(Itens de um conjunto de dados)
==============================

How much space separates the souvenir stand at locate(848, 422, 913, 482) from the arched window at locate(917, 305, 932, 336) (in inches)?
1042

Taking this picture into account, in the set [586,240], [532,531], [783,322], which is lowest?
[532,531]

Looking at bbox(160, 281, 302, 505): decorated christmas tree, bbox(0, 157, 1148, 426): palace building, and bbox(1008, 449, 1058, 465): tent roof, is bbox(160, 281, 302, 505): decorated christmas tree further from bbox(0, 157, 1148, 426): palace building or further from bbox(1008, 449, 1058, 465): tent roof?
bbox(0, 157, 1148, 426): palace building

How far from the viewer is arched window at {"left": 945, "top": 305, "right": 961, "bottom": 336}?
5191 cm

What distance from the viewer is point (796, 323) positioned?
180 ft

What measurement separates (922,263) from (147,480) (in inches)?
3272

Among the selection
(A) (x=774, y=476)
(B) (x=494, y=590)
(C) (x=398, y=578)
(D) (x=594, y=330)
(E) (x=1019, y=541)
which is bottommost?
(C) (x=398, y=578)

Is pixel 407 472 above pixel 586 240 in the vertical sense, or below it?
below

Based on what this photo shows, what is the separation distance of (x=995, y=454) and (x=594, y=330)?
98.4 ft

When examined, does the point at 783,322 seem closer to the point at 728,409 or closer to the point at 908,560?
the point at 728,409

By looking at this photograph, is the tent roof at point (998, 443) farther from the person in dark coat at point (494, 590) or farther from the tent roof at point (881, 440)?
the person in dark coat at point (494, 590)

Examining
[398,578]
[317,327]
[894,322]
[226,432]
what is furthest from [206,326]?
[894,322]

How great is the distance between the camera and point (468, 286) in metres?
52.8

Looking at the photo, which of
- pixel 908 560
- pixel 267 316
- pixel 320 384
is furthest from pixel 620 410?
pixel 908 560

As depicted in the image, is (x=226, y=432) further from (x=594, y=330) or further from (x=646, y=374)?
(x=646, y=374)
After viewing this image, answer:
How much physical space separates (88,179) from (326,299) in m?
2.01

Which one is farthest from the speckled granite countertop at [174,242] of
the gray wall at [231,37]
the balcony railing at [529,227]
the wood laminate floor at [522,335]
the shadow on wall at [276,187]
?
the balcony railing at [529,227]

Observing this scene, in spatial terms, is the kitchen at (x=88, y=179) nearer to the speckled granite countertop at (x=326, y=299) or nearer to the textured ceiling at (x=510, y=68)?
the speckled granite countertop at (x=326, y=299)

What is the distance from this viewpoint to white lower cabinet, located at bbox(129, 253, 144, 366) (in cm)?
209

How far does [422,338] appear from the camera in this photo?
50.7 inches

==============================

--- Tarefa proposta ---
Apresente todo o material acima sob a forma de lista numerada, uma linha por item, sem incluir as linhas em branco.

--- Resolução da tarefa ---
1. How much space separates the souvenir stand at locate(848, 422, 913, 482) from the arched window at locate(917, 305, 932, 336) (in inches)?
2. 1042
3. Taking this picture into account, in the set [586,240], [532,531], [783,322], which is lowest?
4. [532,531]
5. Looking at bbox(160, 281, 302, 505): decorated christmas tree, bbox(0, 157, 1148, 426): palace building, and bbox(1008, 449, 1058, 465): tent roof, is bbox(160, 281, 302, 505): decorated christmas tree further from bbox(0, 157, 1148, 426): palace building or further from bbox(1008, 449, 1058, 465): tent roof?
6. bbox(0, 157, 1148, 426): palace building
7. How far from the viewer is arched window at {"left": 945, "top": 305, "right": 961, "bottom": 336}?
8. 5191 cm
9. What distance from the viewer is point (796, 323) positioned?
10. 180 ft
11. What measurement separates (922,263) from (147,480) (in inches)?
12. 3272
13. Among the selection
14. (A) (x=774, y=476)
15. (B) (x=494, y=590)
16. (C) (x=398, y=578)
17. (D) (x=594, y=330)
18. (E) (x=1019, y=541)
19. which is bottommost?
20. (C) (x=398, y=578)
21. Is pixel 407 472 above pixel 586 240 in the vertical sense, or below it?
22. below
23. Based on what this photo shows, what is the separation distance of (x=995, y=454) and (x=594, y=330)?
24. 98.4 ft
25. When examined, does the point at 783,322 seem closer to the point at 728,409 or closer to the point at 908,560?
26. the point at 728,409
27. By looking at this photograph, is the tent roof at point (998, 443) farther from the person in dark coat at point (494, 590) or farther from the tent roof at point (881, 440)?
28. the person in dark coat at point (494, 590)
29. Examining
30. [398,578]
31. [317,327]
32. [894,322]
33. [226,432]
34. what is furthest from [206,326]?
35. [894,322]
36. How great is the distance between the camera and point (468, 286) in metres?
37. 52.8
38. Looking at the photo, which of
39. - pixel 908 560
40. - pixel 267 316
41. - pixel 320 384
42. is furthest from pixel 620 410?
43. pixel 908 560
44. As depicted in the image, is (x=226, y=432) further from (x=594, y=330) or further from (x=646, y=374)?
45. (x=646, y=374)
46. After viewing this image, answer:
47. How much physical space separates (88,179) from (326,299) in m?
48. 2.01
49. Which one is farthest from the speckled granite countertop at [174,242] of
50. the gray wall at [231,37]
51. the balcony railing at [529,227]
52. the wood laminate floor at [522,335]
53. the shadow on wall at [276,187]
54. ?
55. the balcony railing at [529,227]
56. Observing this scene, in spatial terms, is the kitchen at (x=88, y=179) nearer to the speckled granite countertop at (x=326, y=299) or nearer to the textured ceiling at (x=510, y=68)?
57. the speckled granite countertop at (x=326, y=299)
58. What is the distance from this viewpoint to white lower cabinet, located at bbox(129, 253, 144, 366) (in cm)?
59. 209
60. How far does [422,338] appear from the camera in this photo?
61. 50.7 inches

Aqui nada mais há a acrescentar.